▶ **Supplied data**:
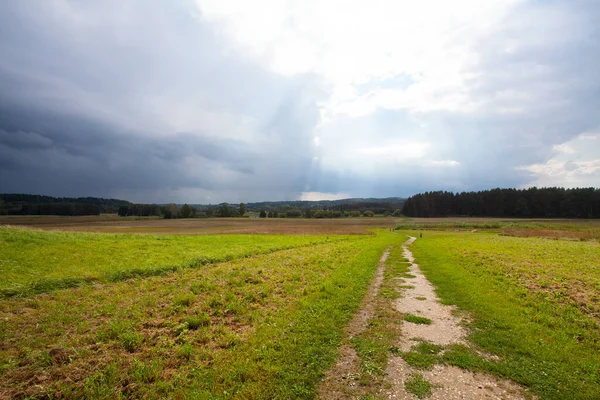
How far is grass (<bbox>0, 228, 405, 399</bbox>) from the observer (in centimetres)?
640

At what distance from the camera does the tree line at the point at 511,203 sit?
12788cm

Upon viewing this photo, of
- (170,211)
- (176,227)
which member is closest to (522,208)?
A: (176,227)

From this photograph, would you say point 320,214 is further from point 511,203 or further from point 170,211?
point 511,203

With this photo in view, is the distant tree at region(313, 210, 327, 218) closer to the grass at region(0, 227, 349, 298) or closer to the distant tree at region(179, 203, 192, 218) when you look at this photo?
the distant tree at region(179, 203, 192, 218)

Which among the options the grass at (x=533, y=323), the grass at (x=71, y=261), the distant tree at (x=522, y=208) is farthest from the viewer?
the distant tree at (x=522, y=208)

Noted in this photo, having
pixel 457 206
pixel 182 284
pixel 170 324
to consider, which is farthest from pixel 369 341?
pixel 457 206

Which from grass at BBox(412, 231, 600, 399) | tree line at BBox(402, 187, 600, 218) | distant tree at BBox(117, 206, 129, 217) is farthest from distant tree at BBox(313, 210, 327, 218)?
grass at BBox(412, 231, 600, 399)

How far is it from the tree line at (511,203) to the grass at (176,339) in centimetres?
17122

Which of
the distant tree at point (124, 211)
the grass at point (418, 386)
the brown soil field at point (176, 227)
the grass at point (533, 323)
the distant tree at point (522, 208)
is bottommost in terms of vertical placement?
the brown soil field at point (176, 227)

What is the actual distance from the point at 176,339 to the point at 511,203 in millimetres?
182025

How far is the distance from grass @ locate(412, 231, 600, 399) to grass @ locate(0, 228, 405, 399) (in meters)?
4.63

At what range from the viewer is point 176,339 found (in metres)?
8.85

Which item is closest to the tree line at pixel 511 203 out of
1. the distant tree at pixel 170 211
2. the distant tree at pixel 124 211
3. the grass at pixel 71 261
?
the distant tree at pixel 170 211

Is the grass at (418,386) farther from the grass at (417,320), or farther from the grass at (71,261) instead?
the grass at (71,261)
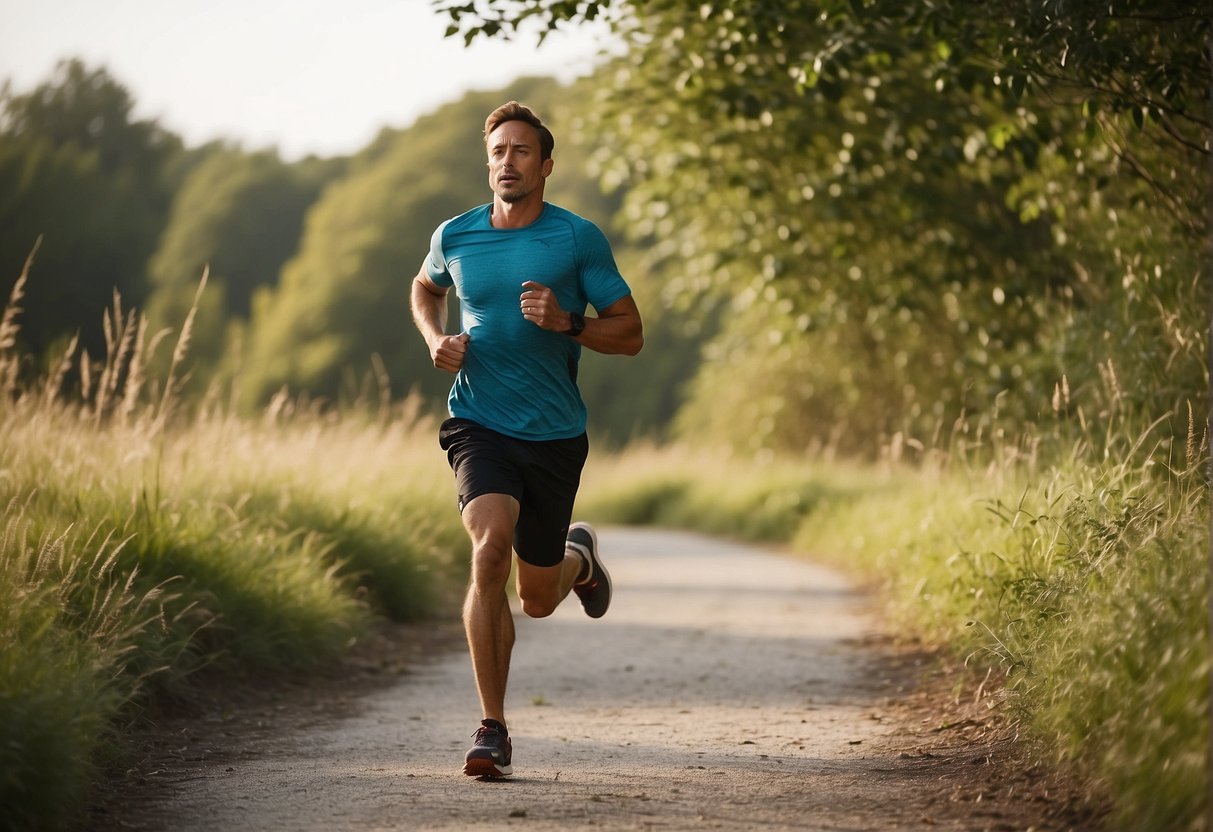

▶ **Task goal**:
Please reproduce the data above with each "tree line" swapped for "row of trees" and nothing else altered, omitting the pictures.

▶ **Written answer**:
How far is grass (<bbox>0, 228, 405, 399</bbox>) from the observer (in centimetres)?
640

At what distance from the camera does the row of trees at the point at 511,203 sit?
12788cm

Upon viewing this photo, of
- (170,211)
- (176,227)
which member is closest to (522,208)?
A: (176,227)

From this photograph, would you say point 320,214 is further from point 511,203 or further from point 170,211?
point 511,203

With this photo in view, is the distant tree at region(313, 210, 327, 218) closer to the grass at region(0, 227, 349, 298) or closer to the distant tree at region(179, 203, 192, 218) when you look at this photo?
the distant tree at region(179, 203, 192, 218)

Which among the options the grass at (x=533, y=323), the grass at (x=71, y=261), the distant tree at (x=522, y=208) is farthest from the viewer?
the distant tree at (x=522, y=208)

Noted in this photo, having
pixel 457 206
pixel 182 284
pixel 170 324
to consider, which is farthest from pixel 369 341?
pixel 457 206

Which from grass at BBox(412, 231, 600, 399) | row of trees at BBox(402, 187, 600, 218) | distant tree at BBox(117, 206, 129, 217) is farthest from distant tree at BBox(313, 210, 327, 218)?
grass at BBox(412, 231, 600, 399)

How far is it from the row of trees at (511,203) to the grass at (176,339) in centimetres?
17122

Which of
the distant tree at point (124, 211)
the grass at point (418, 386)
the brown soil field at point (176, 227)
the grass at point (533, 323)
the distant tree at point (522, 208)
is bottommost in terms of vertical placement?
the brown soil field at point (176, 227)

What is the actual distance from the point at 176,339 to the point at 511,203 in millimetres?
182025

How far is the distance from grass @ locate(412, 231, 600, 399) to grass @ locate(0, 228, 405, 399) (in meters)?
4.63

At what range from the viewer is point 176,339 found (in metres)?
8.85

Which item is closest to the row of trees at pixel 511 203 out of
1. the distant tree at pixel 170 211
2. the distant tree at pixel 124 211
3. the grass at pixel 71 261
?
the distant tree at pixel 170 211

Is the grass at (418,386) farther from the grass at (417,320), or farther from the grass at (71,261) instead?
the grass at (71,261)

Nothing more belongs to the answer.